--- Begin Entries provided ---

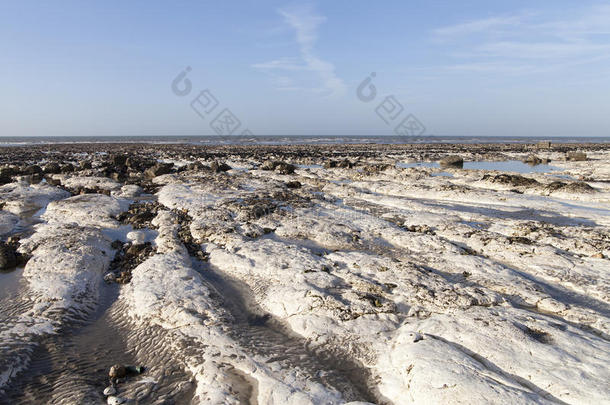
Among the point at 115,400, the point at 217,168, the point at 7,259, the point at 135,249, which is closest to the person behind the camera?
the point at 115,400

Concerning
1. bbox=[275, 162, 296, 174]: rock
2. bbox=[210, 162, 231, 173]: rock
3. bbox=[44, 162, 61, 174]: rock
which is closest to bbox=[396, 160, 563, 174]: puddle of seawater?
bbox=[275, 162, 296, 174]: rock

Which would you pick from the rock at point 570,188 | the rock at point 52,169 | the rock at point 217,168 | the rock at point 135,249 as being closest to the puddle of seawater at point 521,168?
the rock at point 570,188

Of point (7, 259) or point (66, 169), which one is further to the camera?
point (66, 169)

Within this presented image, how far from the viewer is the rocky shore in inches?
240

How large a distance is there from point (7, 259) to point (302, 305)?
33.4 ft

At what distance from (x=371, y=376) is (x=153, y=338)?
15.7 feet

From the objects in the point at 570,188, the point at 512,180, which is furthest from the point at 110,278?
the point at 570,188

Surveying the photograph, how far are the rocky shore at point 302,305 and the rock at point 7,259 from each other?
0.22 feet

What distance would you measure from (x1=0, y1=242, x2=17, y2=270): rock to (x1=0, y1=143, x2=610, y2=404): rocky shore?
68mm

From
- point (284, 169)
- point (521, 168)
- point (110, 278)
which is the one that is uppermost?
point (284, 169)

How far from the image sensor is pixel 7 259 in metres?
11.4

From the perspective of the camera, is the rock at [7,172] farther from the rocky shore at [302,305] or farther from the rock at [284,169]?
the rock at [284,169]

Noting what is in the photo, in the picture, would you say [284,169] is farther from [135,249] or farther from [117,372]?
[117,372]

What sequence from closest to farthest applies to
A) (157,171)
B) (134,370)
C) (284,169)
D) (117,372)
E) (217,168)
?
(117,372) < (134,370) < (157,171) < (217,168) < (284,169)
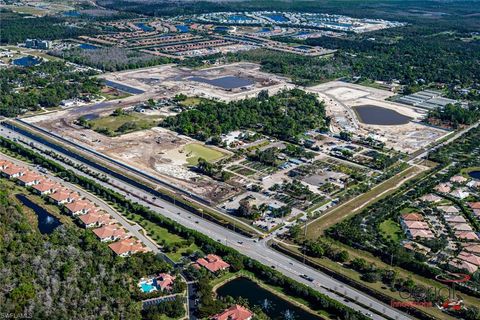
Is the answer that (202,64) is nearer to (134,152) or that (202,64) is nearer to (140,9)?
(134,152)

--- End Entries provided ---

* **Written problem**: Update the material by replacing "rocky shore" with "sandy beach" everywhere it appears, keeping everything else the same. Leave the pictures out.

* **Solution for this problem**:
Among the point at 115,400, the point at 217,168, the point at 7,259, the point at 135,249, which is closest to the person behind the camera?
the point at 115,400

Concerning
1. bbox=[275, 162, 296, 174]: rock
2. bbox=[210, 162, 231, 173]: rock
3. bbox=[44, 162, 61, 174]: rock
which is closest to bbox=[396, 160, 563, 174]: puddle of seawater?
bbox=[275, 162, 296, 174]: rock

Which would you pick from the rock at point 570,188 | the rock at point 52,169 | the rock at point 217,168 | the rock at point 135,249 as being closest to the puddle of seawater at point 521,168?
the rock at point 570,188

Of point (7, 259) or point (66, 169), which one is further to the camera?
point (66, 169)

Within this presented image, how far from the viewer is the sandy beach in inches?
240

How large a distance is there from point (7, 259) to point (302, 305)?
33.4 ft

At what distance from (x=371, y=376) is (x=153, y=338)?
15.7 feet

From the objects in the point at 570,188, the point at 512,180, which is furthest from the point at 110,278?
the point at 570,188

Surveying the photograph, how far are the sandy beach at point 302,305 and the rock at point 7,259 from each other?
0.22 feet

What distance would you measure from (x1=0, y1=242, x2=17, y2=270): rock to (x1=0, y1=143, x2=610, y2=404): sandy beach?
68mm

From
- point (284, 169)
- point (521, 168)
- point (110, 278)
which is the one that is uppermost?
point (284, 169)

How far from the image sensor is pixel 7 259 in metres?
11.4

From the perspective of the camera, is the rock at [7,172] farther from the sandy beach at [302,305] or farther from the rock at [284,169]?
the rock at [284,169]

Noting what is in the photo, in the picture, would you say [284,169] is farther from [135,249] or farther from [117,372]?
[117,372]

What sequence from closest to farthest applies to
A) (157,171)
B) (134,370)
C) (284,169)
D) (117,372)
E) (217,168)
?
(117,372) < (134,370) < (157,171) < (217,168) < (284,169)
Is the answer that (202,64) is nearer to (134,152) or that (202,64) is nearer to (140,9)?
(134,152)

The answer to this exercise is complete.